Tuesday, November 1, 2022

The House On Haunted Hill -- worth a watch!

A house. On a haunted hill no less!

The plot of it all

I know that Halloween is technically over, but as someone cursed to work all major holidays I feel compelled to squeeze in one last Spooky Movie Tuesday. Tonight's film is "The House On Haunted Hill" (Allied Artists Pictures, 1959). Five strangers are driven in a funeral procession to a giant abandoned mansion in the countryside. Each has been promised $10,000 by eccentric millionaire Frederick Loren (Vincent Price) if they will stay the entire night at the "most haunted house in America" for a party in honor of his wife, Annabelle (Carol Ohmart).

The only chemistry between these two involves arsenic.

Loren invites a diverse cast (of all white people) including test pilot Lance Schroeder (Richard Long),
Original character name: "Stud Manley."

psychotherapist Dr. David Trent (Alan Marshal),
Meet Dr. Sensible.

columnist Ruth Bridges (Julie Mitchum),
Robert Mitchum's sister. That's not a joke.

and secretary Nora Manning (Carolyn Craig).
Hysterical, because she's a woman.

With seven brutal and unusual murders committed under its roof, its reluctant heir (and party guest) Watson Pritchard (Elisha Cook Jr.) acts as a guide to the other guests, showing them the crime scenes and trying to convince them to leave before it's too late.
Not hysterical, because he's a man.


Meanwhile, Loren and Annabelle seem to be having a falling out; he is convinced that she is up to something while she accuses him of unreasonable jealousy. Once midnight arrives the guests will be locked in for the night with no chance of escape.
Mansion's caretakers... or partygoer jailers?

Why has Loren invited total strangers to the party? Is everyone who they say they are? Is there murder afoot, or will the strangers succumb to the ghosts in the house on Haunted Hill?
Pictured: Probably murder.

The start of a legacy.

This is one of the many horror and thriller films directed by William Castle, who is also known for "The Tingler" (1959) and the original "13 Ghosts" (1960). It is another example of a 'dark house' film; a movie with an ensemble cast set in a single location (usually a mansion) that involves a murder mystery or the supernatural (see my previous review of "The Gorilla" for another example). Castle's films for the time were also known for their theatrical gimmicks. This used "Emergo," whereupon a plastic skeleton would be flown over the audience in the theater once the skeleton in the film emerges from its grave.

Eek! A skele-man!

While you won't have this experience at home (at least not without some effort on your part), that doesn't mean that the film isn't capable of delivering a fright or two.

The bad

There isn't much of a plot. The acting is effective but the dialog isn't stellar.
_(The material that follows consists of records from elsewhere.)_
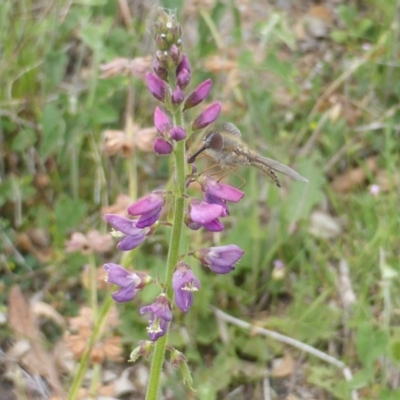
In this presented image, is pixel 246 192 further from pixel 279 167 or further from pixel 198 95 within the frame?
pixel 198 95

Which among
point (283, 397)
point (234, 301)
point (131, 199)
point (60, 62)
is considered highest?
point (60, 62)

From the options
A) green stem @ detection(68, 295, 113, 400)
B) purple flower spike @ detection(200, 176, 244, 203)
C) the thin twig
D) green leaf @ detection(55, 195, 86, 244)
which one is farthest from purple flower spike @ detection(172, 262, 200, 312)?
green leaf @ detection(55, 195, 86, 244)

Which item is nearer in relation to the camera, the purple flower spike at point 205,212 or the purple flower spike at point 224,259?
the purple flower spike at point 205,212

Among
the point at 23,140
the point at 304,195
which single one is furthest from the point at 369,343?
the point at 23,140

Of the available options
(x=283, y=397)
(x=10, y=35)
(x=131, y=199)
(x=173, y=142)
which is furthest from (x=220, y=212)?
(x=10, y=35)

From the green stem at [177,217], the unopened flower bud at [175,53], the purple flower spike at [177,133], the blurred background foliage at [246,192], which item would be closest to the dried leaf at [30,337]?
the blurred background foliage at [246,192]

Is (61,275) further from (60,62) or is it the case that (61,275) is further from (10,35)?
(10,35)

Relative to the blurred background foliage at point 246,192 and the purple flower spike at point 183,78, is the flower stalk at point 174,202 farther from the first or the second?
the blurred background foliage at point 246,192
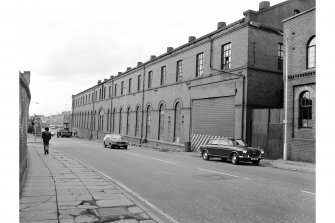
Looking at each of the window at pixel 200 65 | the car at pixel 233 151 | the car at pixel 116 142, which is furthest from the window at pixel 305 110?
the car at pixel 116 142

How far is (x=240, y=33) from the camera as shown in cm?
2442

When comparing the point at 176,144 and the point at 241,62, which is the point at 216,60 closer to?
the point at 241,62

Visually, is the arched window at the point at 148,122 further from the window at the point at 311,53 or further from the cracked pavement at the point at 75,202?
the cracked pavement at the point at 75,202

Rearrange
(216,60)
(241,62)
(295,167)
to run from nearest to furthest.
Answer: (295,167) → (241,62) → (216,60)

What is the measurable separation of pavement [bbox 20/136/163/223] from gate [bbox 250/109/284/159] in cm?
1413

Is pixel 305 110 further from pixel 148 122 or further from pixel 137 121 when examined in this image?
pixel 137 121

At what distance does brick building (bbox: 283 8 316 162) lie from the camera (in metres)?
18.9

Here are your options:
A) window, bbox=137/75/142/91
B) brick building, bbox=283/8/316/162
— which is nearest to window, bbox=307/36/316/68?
brick building, bbox=283/8/316/162

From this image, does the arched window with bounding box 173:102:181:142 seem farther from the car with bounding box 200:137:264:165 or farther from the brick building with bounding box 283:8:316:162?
the brick building with bounding box 283:8:316:162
There's not much in the way of gore, and some of the effects might seem laughable to modern audiences.

This is all the goriness you get. It's still scary, though.

Up to speed? Good.

The good

I love this movie. It's become a staple of my Halloween viewing selection. Ironically, the rather dated gimmicks used in its filming and production make it timeless in my opinion. The film starts with a dark screen with some rather terrifying sounds that will make you jump if you're not expecting them (or if your sound system defaults to an unreasonably loud volume every time you turn it on like mine did). There are only a few ghostly scares in the film, but they are absolutely memorable and otherworldly. At the same time, the film leaves it somewhat ambiguous as to whether they're all staged or if some are real.

One suspect down, six to go.

Even if you think that it's campy and a little goofy, the film's incredibly short runtime (clocking in at about one and a quarter hours) the pacing of dialog and scares ensures that you won't be bored while watching it.
You'll want to do this yourself before the movie's done.
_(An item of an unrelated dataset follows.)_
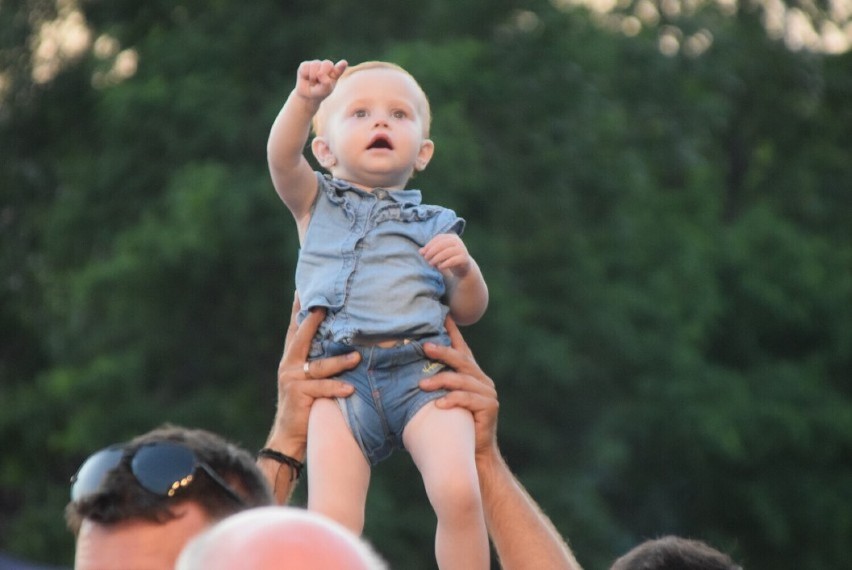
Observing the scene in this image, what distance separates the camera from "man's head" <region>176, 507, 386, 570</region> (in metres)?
1.91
There are choices, but are they really choices?

Please note that there is a (laughably) colorized version floating around (as well as a few experimental color overlay versions), but the film was originally presented in black and white, and honestly I feel that it works best that way.

I mean, it's mostly dark anyway.

Where can you watch it?

While the film is currently distributed by Warner Bros., the copyright was allowed to expire, meaning that it is now in the public domain. This means that you can watch if for free (legally) at a variety of sources. For this review I streamed it on Amazon Prime, but you can also watch it here.